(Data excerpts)

------------------------------------------------------------------------

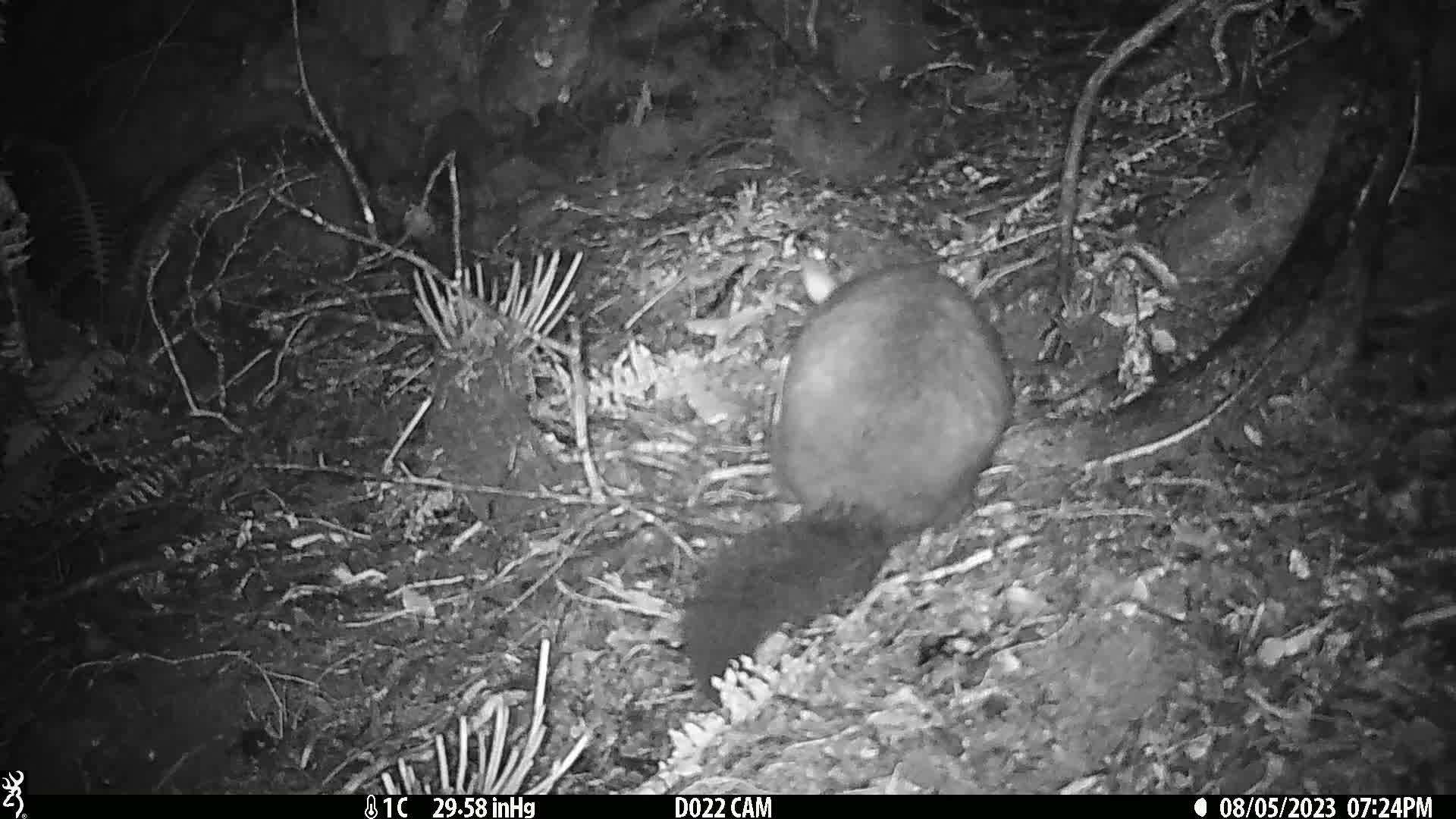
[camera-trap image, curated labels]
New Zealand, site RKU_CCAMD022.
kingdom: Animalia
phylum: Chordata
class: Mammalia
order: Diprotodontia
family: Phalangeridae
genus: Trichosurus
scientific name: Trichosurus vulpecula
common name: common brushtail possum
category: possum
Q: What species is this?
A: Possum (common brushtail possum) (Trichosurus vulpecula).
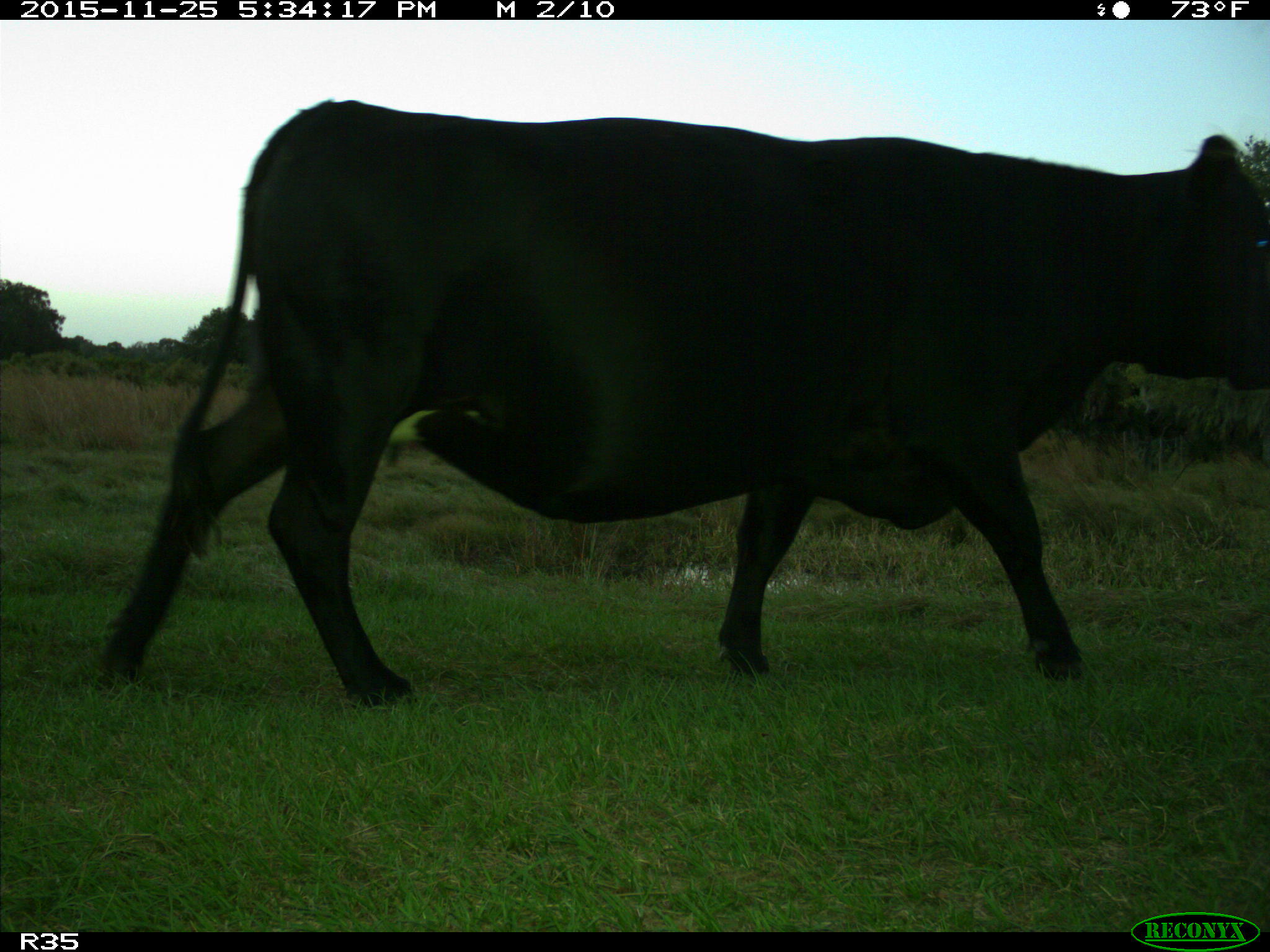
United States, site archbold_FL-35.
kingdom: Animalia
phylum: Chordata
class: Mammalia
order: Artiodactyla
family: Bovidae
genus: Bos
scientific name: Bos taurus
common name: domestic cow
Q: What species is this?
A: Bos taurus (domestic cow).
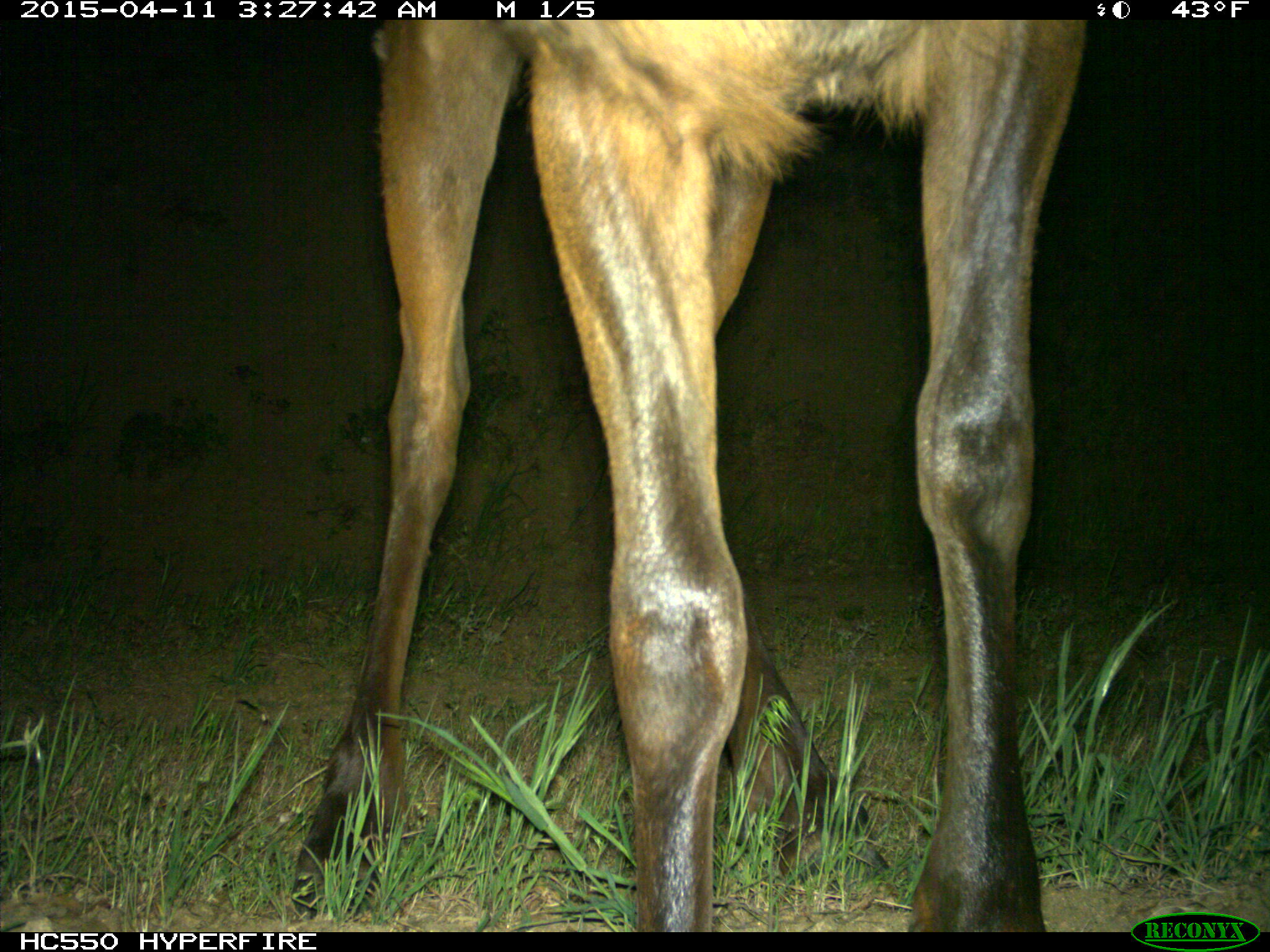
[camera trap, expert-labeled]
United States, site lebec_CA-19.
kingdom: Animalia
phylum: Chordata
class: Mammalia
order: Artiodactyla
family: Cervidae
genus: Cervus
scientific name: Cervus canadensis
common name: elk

------------------------------------------------------------------------

▶ _Work instructions_
Copy out each line of the records where the word "camera" appears.

▶ _Output for this exercise_
[camera-trap image, curated labels]
[camera trap, expert-labeled]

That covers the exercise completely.